** WORK TO DO **
Copy the material below line for line, keeping every word, number, and mark unchanged.

** EXTRACTED RECORDS **

+-------+

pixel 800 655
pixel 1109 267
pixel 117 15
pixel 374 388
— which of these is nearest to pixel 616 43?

+-------+

** RESULT **
pixel 800 655
pixel 1109 267
pixel 117 15
pixel 374 388
— which of these is nearest to pixel 616 43?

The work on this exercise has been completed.